The only reason to pay extra for hardware RAID is if it's more reliable. I haven't shopped for SATA RAID5 cards / motherboards so I can't recommend anything specific for this.

just get a NAS setup if its only going to be for network storage
As long as it's cheap, has a gigabit port, and can work with a backup strategy this is another good choice.
 

RichUK

Lifer
Feb 14, 2005
10,341
678
126
Originally posted by: DaveSimmons

just get a NAS setup if its only going to be for network storage
As long as it's cheap, has a gigabit port, and can work with a backup strategy this is another good choice.


for a small NAS setup, a simple tape drive for backups (bearing in mind that you have to use NFS and CIFS protocols for backups) there is no need for tape libraries, also have the NAS running on single Linux node, this would do the trick just the basic services you need to run, as it is not a fully blown database/PDC/Exchange server etc, you wont need to go all out with say fibre optic transmission media just a gig NIC would do .. this is depending on the needs of you file sharing that is.

NAS will be perfect for what you need, or you could go all out with a fully fibered up SAN, with say 8 NAS nodes

and yes the hardware needed to run file storage servers, what ever model you choose, does not require a high performance processors or RAM, just good transmission media and an efficient raid array and OS.
 

Satyrist

Senior member
Dec 11, 2000
458
1
81
As an addendum to this thread,

What if I was looking at the same variety of duties, (filesharing, which admittedly this setup would be more than a bit overkill for) but also having the box do double duty as a dedicated gameserver as well, at the same time? (BF2, UT2K4, DC, FEAR, etc)

Would going 64-bit dual core (A64 x2) (and the addition of using a 64-bit aware/compliant OS) be of any advantage there, (filesharing and dedicated gameserver) or is there no advantage?

I'm currently using my older NF2 (2500+ barton, 1gb cheap pc3200) for such a task, though it'd have to be for one task, or the other...It'd introduce too much lag/pingspikes in my limited experience.
 

prochobo

Senior member
Aug 9, 2005
517
0
71
Originally posted by: Satyrist
As an addendum to this thread,

What if I was looking at the same variety of duties, (filesharing, which admittedly this setup would be more than a bit overkill for) but also having the box do double duty as a dedicated gameserver as well, at the same time? (BF2, UT2K4, DC, FEAR, etc)

Would going 64-bit dual core (A64 x2) (and the addition of using a 64-bit aware/compliant OS) be of any advantage there, (filesharing and dedicated gameserver) or is there no advantage?

I'm currently using my older NF2 (2500+ barton, 1gb cheap pc3200) for such a task, though it'd have to be for one task, or the other...It'd introduce too much lag/pingspikes in my limited experience.
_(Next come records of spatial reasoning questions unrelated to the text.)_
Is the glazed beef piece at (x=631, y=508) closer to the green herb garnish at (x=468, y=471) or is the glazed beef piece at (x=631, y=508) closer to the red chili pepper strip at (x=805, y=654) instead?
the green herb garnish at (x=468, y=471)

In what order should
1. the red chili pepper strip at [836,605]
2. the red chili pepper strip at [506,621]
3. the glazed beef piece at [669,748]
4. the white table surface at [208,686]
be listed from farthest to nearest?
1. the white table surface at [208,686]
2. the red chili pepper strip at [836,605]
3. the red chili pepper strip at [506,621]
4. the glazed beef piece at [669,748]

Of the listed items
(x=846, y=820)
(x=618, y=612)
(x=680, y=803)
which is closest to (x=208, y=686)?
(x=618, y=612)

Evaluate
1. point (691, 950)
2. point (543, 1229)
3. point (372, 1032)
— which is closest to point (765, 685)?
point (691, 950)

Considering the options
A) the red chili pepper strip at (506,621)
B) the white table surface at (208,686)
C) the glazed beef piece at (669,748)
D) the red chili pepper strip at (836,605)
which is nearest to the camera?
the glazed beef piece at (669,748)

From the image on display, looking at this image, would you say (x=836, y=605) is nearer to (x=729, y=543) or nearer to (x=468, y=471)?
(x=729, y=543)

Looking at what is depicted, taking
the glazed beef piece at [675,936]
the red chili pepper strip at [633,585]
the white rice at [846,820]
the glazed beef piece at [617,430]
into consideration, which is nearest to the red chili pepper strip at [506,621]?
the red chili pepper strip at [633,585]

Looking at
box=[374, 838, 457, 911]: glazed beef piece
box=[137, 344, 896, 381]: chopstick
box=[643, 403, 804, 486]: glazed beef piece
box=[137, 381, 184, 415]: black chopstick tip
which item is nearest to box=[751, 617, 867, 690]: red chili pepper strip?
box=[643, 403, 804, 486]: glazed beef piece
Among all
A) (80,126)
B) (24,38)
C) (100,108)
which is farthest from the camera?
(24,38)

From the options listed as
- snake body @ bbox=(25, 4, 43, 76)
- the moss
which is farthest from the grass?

Ok, both you and the OP need to understand that fileservers or even game servers for that matter do not require high end hardware. I run a 7 drive fileserver while having a CS:S and UT2k4 (both at the same time) server running on a 1.8 P4, 1GB RAM. Everything runs fine till someone starts leeching (slowdown will happen with any server during this).

The main thing you need is a good RAID card, a gigabit card, and some good drives. If you want high end, get SCSI, but again, that's not needed.
 

Satyrist

Senior member
Dec 11, 2000
458
1
81
I was talking about using a dual-core cpu though.

The P4 in your post is using a single core...With hyperthreading instruction sets.

I'm not looking to flame, I'm not sure that it's necessarily a straight apple-apple comparison there. (But likely I do not have the whole story behind the technologies, so please excuse me in any event.)

 

theMan

Diamond Member
Mar 17, 2005
4,386
0
0
you should probably use RAID 10. just get a nice cheep sempron 2800+ system.
 

CrimsonChaos

Senior member
Mar 28, 2005
551
0
0
Originally posted by: RichUK
just get a NAS setup if its only going to be for network storage
I agree. I just bought a small NAS device for our home network, and it works great. All computers can access it simultaneously without any problems.